Императрицу раздражало отсутствие нормальных мостов через малые речки, там бывало и того хуже. Заботы, заботы, заботы…
Государыня — точно хозяйка большого дома, если хочет, чтобы порядок был, должна сама все знать и помнить. Тяжело? Тогда лучше сидеть и царствовать… пока не скинут.
Государыня позвала к себе Панина, чтобы поговорить о цесаревиче. Привычное дело, ей все недосуг, не всякий день сына и видела. Многие считали Екатерину черствой к сыну, она и сама себя немало корила, но поделать ничего не могла.
Петр зря сомневался в том, что Павел его сын, лет до двенадцати, а то и долее он был похож на Петра, словно точная копия. Причем, на Карла-Петера Ульриха, каким Фике видела будущего мужа, не подозревая об этом, еще в Эттине под Любеком. Щуплый мальчик, вялый, нерешительный, словно забитый…

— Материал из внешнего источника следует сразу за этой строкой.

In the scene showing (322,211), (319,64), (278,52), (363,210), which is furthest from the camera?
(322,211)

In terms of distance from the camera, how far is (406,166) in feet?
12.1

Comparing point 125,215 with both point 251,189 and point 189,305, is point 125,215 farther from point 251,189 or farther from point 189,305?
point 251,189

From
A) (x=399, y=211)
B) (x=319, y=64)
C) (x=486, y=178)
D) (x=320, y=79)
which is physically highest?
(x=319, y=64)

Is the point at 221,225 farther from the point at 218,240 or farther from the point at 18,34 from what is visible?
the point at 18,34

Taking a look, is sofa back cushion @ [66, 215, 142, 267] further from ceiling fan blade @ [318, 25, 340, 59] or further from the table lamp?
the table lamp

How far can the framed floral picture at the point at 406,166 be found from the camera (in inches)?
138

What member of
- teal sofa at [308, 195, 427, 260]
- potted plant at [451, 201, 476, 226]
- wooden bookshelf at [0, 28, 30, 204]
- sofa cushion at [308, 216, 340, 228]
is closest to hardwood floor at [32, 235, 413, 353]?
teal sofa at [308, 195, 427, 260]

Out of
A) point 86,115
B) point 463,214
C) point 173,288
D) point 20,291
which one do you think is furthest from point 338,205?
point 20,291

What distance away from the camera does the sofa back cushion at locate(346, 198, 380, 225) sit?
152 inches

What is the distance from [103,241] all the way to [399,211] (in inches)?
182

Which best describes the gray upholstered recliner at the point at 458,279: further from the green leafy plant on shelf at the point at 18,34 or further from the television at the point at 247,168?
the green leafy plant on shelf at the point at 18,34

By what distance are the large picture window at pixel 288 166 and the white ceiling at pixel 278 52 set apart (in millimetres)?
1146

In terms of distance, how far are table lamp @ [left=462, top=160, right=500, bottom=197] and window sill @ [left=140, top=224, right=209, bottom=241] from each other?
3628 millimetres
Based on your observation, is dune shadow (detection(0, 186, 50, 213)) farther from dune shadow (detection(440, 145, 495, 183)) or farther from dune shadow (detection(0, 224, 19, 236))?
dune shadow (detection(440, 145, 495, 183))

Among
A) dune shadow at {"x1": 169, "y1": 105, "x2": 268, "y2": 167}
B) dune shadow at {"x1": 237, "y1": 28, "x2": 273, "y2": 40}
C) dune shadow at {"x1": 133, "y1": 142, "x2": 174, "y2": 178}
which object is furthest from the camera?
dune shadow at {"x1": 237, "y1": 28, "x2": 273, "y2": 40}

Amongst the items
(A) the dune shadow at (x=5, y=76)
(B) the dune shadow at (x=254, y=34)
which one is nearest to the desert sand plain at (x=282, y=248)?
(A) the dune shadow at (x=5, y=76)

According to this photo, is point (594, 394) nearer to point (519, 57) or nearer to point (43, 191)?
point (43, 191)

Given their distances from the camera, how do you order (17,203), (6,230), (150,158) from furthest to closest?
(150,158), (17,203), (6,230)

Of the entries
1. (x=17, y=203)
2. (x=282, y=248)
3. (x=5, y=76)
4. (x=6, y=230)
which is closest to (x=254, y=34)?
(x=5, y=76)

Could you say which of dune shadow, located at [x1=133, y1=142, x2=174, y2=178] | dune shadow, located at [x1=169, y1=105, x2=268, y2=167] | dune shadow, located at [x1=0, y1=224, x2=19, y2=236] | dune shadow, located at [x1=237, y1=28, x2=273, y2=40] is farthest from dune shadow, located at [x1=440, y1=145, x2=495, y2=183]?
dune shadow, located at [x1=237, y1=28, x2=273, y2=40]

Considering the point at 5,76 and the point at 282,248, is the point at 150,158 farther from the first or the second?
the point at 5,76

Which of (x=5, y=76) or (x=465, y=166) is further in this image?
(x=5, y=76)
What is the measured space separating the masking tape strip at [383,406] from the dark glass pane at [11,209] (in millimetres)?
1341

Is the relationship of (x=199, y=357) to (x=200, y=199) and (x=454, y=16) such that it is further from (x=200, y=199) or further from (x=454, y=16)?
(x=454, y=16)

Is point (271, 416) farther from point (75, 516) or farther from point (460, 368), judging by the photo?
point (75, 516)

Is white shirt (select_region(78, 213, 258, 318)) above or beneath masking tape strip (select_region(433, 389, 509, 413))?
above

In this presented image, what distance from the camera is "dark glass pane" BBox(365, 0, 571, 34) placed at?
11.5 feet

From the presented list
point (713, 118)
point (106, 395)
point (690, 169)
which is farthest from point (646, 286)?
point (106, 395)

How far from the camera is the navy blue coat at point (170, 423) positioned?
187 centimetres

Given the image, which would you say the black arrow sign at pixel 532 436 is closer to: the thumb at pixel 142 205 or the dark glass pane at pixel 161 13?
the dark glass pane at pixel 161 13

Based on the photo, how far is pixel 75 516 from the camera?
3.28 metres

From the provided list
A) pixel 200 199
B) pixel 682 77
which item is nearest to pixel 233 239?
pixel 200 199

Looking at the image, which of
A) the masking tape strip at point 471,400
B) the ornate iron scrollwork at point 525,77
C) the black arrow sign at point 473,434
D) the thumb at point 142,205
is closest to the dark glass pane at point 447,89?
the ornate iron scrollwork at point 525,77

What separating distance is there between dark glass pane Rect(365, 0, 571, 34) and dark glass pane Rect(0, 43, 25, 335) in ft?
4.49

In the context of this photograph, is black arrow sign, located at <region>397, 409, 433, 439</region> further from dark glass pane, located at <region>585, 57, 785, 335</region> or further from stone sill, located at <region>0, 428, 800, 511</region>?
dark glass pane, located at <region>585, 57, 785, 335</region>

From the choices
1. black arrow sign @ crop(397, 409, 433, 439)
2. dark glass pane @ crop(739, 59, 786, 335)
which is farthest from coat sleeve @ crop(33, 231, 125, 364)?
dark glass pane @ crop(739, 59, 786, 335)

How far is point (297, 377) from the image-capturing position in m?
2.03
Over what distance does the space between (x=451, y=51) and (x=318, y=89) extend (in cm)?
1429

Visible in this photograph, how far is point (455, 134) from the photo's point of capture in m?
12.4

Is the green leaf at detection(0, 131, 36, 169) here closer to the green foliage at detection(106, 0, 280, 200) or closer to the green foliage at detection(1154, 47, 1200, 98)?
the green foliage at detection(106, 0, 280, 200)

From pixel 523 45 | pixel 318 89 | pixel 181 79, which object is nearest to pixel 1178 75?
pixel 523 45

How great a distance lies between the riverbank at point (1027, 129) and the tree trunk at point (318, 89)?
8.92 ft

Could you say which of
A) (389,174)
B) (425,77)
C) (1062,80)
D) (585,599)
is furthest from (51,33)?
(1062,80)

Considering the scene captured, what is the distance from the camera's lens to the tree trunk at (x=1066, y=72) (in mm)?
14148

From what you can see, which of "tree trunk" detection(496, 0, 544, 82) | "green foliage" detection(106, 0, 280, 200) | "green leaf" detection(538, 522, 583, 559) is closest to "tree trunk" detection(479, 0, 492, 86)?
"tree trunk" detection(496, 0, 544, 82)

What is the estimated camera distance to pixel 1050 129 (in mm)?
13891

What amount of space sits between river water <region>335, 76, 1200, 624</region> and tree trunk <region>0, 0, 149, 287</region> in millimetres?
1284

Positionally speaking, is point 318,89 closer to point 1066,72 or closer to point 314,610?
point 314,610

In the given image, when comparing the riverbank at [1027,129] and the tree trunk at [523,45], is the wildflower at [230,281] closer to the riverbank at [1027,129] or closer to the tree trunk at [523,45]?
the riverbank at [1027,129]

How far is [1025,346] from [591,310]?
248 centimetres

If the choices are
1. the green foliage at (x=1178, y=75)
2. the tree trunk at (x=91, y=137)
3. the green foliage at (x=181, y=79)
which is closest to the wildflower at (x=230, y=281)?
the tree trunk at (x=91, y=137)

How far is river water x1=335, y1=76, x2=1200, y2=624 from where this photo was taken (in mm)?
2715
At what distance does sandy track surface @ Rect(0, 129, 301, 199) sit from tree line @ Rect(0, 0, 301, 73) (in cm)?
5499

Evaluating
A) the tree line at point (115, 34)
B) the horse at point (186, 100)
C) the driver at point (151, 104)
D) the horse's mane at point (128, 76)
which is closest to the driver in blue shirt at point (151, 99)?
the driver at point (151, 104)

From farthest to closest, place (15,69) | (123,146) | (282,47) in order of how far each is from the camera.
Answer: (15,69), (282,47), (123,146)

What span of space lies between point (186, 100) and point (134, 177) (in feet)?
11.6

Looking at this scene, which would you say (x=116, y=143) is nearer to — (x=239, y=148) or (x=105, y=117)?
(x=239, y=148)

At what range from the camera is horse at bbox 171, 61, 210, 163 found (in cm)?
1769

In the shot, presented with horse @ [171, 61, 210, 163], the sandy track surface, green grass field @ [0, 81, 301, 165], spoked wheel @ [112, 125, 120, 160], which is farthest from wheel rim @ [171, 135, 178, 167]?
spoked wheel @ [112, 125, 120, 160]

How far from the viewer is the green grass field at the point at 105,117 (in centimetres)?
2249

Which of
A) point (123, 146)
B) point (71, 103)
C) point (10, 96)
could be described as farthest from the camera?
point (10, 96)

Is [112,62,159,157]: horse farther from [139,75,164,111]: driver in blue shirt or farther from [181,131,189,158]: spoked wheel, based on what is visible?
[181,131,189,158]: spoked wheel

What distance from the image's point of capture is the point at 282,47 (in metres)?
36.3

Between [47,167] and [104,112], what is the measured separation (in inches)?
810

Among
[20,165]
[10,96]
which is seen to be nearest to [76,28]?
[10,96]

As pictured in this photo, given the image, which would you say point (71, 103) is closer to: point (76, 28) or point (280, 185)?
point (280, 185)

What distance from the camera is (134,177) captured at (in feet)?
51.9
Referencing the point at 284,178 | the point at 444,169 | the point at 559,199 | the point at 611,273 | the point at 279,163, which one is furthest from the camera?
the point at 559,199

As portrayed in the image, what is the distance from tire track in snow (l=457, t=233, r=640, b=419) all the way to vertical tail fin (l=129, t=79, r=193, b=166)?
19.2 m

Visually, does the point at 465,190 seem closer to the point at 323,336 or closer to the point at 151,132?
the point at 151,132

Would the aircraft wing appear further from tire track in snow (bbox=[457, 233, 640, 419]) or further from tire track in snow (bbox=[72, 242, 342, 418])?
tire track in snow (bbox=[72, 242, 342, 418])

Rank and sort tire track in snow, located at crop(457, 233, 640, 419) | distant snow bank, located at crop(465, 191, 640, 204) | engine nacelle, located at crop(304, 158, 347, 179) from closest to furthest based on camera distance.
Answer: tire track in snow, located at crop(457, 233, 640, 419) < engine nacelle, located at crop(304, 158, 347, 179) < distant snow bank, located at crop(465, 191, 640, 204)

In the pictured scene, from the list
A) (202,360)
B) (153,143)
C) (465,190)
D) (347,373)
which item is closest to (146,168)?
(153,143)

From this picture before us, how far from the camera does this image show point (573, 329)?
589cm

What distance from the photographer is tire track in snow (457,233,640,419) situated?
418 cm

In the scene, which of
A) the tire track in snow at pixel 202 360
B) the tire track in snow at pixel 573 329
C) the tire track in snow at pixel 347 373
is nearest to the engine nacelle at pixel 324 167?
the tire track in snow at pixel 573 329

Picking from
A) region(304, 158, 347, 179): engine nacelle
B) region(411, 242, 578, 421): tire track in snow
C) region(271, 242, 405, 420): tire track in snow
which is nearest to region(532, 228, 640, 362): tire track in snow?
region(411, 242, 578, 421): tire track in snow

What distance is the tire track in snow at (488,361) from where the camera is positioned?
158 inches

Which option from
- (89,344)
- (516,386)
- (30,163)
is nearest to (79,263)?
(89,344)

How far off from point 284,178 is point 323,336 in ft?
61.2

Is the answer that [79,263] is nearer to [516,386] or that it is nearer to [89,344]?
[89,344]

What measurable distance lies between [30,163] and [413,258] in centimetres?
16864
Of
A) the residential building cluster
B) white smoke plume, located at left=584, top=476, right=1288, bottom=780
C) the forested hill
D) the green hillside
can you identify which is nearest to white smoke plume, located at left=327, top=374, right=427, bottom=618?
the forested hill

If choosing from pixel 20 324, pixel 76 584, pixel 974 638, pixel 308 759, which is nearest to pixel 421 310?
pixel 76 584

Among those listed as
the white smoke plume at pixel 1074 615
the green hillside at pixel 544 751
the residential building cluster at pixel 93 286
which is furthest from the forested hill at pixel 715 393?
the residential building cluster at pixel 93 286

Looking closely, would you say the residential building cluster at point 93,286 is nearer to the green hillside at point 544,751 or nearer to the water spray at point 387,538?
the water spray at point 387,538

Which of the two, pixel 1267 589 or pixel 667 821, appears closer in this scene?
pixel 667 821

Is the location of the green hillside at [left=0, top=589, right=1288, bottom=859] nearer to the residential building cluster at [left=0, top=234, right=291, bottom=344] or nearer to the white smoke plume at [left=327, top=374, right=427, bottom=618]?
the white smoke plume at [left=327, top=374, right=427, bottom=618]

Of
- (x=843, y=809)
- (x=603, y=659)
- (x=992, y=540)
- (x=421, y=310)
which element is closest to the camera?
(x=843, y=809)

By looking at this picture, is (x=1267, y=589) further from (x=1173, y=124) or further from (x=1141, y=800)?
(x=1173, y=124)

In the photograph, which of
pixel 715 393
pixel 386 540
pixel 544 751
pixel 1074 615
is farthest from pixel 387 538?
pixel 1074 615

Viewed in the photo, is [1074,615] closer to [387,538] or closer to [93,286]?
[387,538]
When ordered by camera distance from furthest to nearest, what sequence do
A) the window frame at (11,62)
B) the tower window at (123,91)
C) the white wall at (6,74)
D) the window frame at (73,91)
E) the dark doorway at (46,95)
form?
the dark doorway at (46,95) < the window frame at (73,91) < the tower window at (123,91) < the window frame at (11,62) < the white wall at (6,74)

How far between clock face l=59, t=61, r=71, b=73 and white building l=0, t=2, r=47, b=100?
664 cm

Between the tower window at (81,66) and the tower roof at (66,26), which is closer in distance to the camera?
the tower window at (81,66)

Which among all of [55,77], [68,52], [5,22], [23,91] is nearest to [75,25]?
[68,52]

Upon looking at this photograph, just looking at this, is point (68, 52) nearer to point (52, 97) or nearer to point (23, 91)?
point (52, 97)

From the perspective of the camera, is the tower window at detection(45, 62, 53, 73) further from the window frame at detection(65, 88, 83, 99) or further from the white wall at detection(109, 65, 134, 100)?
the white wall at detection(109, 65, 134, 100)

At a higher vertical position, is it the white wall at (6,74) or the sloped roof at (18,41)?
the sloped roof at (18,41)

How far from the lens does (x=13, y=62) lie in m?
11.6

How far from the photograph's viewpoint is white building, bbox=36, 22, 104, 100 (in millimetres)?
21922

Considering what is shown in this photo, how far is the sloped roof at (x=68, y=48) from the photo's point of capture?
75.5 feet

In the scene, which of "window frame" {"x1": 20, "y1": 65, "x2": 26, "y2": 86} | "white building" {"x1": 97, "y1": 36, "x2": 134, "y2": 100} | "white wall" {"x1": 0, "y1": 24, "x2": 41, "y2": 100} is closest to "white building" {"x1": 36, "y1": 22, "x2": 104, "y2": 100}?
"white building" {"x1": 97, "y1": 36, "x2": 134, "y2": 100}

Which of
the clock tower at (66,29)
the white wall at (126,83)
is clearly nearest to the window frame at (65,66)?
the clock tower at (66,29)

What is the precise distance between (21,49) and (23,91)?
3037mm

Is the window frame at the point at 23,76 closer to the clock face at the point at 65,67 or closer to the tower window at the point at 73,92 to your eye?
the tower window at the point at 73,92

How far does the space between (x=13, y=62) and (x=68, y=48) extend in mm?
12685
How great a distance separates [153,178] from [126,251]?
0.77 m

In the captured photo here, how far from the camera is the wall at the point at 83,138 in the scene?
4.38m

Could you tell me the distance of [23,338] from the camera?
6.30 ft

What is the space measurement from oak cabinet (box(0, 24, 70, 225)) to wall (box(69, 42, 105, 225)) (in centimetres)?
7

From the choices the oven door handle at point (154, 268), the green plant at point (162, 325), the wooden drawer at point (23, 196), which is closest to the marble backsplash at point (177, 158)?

Как бы ни старалась Екатерина внушить себе любовь к сыну, ничего не получалось, слишком многое сходилось на Павле такого, что заставляло испытывать совсем иные чувства. Умом понимала, что мальчик не виноват, что похож на ненавистного мужа, что с младенчества не закален и нездоров, что прав на престол имеет больше нее самой… Понимала, но сердцем не принимала.
Павел похож на Петра в детстве, а Екатерина знала, во что может вырасти такой характер. Он был похож на Петра и внешне, а видеть перед собой ежедневное напоминание о прежней несчастной жизни и, тем паче, убийстве бывшего мужа тяжело. Иногда едва сдерживалась, чтобы не крикнуть:
— Да не смотри ты на меня так!
Ведь как бы ни пряталась сама от себя государыня, внутри знала, что если и убили Петра самовольно, это совпадало с ее собственным желанием. Желала Екатерина смерти свергнутого мужа, Орловы верно угадали, не могла не желать, поскольку не было у нее другого выхода.
Пожалуй, отдай она тотчас власть маленькому Павлу, а сама останься регентшей, ей бы простили, но Екатерина не желала смотреть, как правят другие, она желала править сама, знала, как это делать, верила, что сумеет, понимала, что справится. Но сын-то был рядом, и один его вид извечно кричал: «Захватчица!» Нет, Павел не рискнул бы такое сказать, став взрослым, думал не раз, а вслух не произнес, мать всегда была сильней. Но она-то знала, что это так!
— Никита Иванович, каков цесаревич ныне?
— Усерден, особенно в точных науках. Изряден во французском и немецком… весьма изряден.
Голубые глаза императрицы смотрели холодно.
— Математике его Порошин учит?
— Да, и хвалит.
— Я вторично пригласила Даламбера к цесаревичу, предложила и всех его друзей пристроить в России с выгодой, содержание назначила баснословное — 100 тысяч франков, кто ему еще такое даст. Ведаешь ли, что ответил?